Result. Production release, once a sprint, as I said in my last slide, now one-plus a day. And it's not for everyone. I should be very transparent about this. We have about 100 application teams that are going through these automated checks and pipelines. They release one-plus per day.
And I have taken some numbers randomly. Number of applications with release automation is about 20-plus. It was actually last November. So right now it's about 100.
Maximum number of releases in one day for one application has been 34. So imagine some application team is actually going through this automated pipeline, fully compliant, no need of separation of duties, et cetera, and releasing to production 34 times.
Our goal. So this is with the segregation of duties, which has transformed into doing the whole deployment end-to-end without segregation of duties. So that was our goal last November, and this late winter, we have been successful around this, releasing to production without segregation of duties. And we can actually show the proof that there has been no violation of separation of duties along the way that can support the initial risks that there's no unintentional damage, there's no intentional damage, and no untested code in production.
So we are going to open-source that pipeline model again, as I said.
And then we do also have a fork, an enhanced version of LGTM. I don't know how many people know about LGTM. Looks good to me. It's a lightweight code review tool that was open source, and they stopped it, so we are taking it over. We are adding more features, and some of these compliance rules will be actually embedded into the tool. And we are going through our open-source process to actually open-source this.
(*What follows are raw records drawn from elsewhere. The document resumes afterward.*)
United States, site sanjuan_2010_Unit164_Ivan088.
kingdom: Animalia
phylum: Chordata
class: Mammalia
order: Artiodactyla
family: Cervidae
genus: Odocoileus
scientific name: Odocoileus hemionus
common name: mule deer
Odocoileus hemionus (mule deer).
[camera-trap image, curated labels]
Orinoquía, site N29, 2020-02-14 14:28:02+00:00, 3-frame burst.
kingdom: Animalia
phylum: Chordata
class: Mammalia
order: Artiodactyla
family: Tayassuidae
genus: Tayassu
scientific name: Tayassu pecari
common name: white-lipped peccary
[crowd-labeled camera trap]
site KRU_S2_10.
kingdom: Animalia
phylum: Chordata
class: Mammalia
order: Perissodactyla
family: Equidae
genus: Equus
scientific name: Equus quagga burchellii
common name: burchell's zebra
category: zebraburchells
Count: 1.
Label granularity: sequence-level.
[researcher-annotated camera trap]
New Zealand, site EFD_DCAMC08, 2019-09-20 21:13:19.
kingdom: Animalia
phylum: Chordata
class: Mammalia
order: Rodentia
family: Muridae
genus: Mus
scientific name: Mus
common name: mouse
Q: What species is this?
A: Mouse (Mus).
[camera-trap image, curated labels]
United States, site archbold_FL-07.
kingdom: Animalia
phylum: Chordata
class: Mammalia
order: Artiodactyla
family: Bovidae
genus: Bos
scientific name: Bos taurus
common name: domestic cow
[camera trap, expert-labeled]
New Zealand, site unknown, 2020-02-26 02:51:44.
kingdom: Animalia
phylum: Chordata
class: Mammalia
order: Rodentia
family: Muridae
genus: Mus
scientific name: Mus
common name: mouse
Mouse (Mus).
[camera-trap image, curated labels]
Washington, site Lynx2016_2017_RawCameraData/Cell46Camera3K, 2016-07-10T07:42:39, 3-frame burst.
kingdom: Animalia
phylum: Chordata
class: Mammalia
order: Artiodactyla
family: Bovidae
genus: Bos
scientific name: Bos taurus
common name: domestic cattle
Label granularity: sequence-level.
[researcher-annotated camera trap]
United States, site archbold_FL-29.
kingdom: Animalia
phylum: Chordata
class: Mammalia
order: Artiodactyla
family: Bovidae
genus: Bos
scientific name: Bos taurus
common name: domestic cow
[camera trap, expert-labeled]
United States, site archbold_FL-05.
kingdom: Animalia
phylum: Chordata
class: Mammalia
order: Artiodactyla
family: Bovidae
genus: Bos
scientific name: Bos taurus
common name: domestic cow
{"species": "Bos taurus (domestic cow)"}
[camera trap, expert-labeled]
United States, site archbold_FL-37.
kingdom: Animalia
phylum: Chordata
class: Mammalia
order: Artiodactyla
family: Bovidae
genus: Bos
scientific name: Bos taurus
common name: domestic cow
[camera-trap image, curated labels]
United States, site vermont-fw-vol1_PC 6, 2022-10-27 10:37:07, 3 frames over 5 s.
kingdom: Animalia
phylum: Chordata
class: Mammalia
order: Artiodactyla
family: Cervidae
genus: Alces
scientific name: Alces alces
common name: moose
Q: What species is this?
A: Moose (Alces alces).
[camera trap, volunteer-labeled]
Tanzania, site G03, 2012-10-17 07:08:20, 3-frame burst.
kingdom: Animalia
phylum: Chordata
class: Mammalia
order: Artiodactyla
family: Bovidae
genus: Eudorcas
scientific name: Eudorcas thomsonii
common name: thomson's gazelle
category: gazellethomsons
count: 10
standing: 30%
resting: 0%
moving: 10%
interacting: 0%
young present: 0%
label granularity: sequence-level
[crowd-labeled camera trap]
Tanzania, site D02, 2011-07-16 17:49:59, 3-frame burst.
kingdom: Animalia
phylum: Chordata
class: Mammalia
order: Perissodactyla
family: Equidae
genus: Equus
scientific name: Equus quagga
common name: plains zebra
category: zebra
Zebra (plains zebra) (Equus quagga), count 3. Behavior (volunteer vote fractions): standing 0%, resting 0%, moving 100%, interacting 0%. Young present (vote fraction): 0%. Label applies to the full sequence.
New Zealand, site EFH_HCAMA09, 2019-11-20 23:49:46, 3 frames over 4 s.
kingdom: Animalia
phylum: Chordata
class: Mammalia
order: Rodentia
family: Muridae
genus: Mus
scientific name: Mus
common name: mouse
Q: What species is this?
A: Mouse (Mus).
The most difficult part in open-sourcing a tool, in my experience, has been how to name it.
And this is my favorite slide: all of Chuck Norris's change controls are full cycle, and they are always approved. That's where we need to go, and that's my favorite T-shirt also.
Thank you very much.
Q&A
Any question? I have three minutes. Three minutes, so I can answer three questions.
Q: Are your compliance tools built in-house? Are they all built in-house, or are they...?
A: Yes, they have been built. We have our homegrown release automation tool that actually makes sure that the pipeline can be certified, and all these 29 criteria have been embedded. What we are working on is to automate those checks so that I can just look at the data and make sure that we already meet those.
Q: How do you work with regulation, satisfying regulation?
A: So it took us about 18 months. We initially started with meeting them and telling them what we are going to do, and they got scared. And then they came back with their viewpoint, and we had multiple meetings. And then we all came to a conclusion that we all agree to those three risks. Whether we apply the legacy way of doing things or the new way of doing things, we compared both the sides, and they said maybe the new way is better because now actually I can see the data and make myself comfortable.
Q: When you say that you don't have access to production, it's usually the production data which breaks the application. So how do you get around that, the access, the data...?
A: So if you look at this, the continuous delivery pipeline and multiple-time deploying a code to production, it's very infrequent that the bug is due to data. It's because the data is kind of stable. We are not adding new columns to our customer table. That's been there. I don't know when it was last touched.
So it's always the infrastructure, the configuration, the application code, which is changing more frequently, and there's a more chance that there will be bug introduced in that part of the pipeline rather than the data.
So yes, somebody may need access to some data, but that can be controlled, and only a few people can access that, and you need separation of duties and all that. But as far as the application is concerned, nobody needs access to production boxes.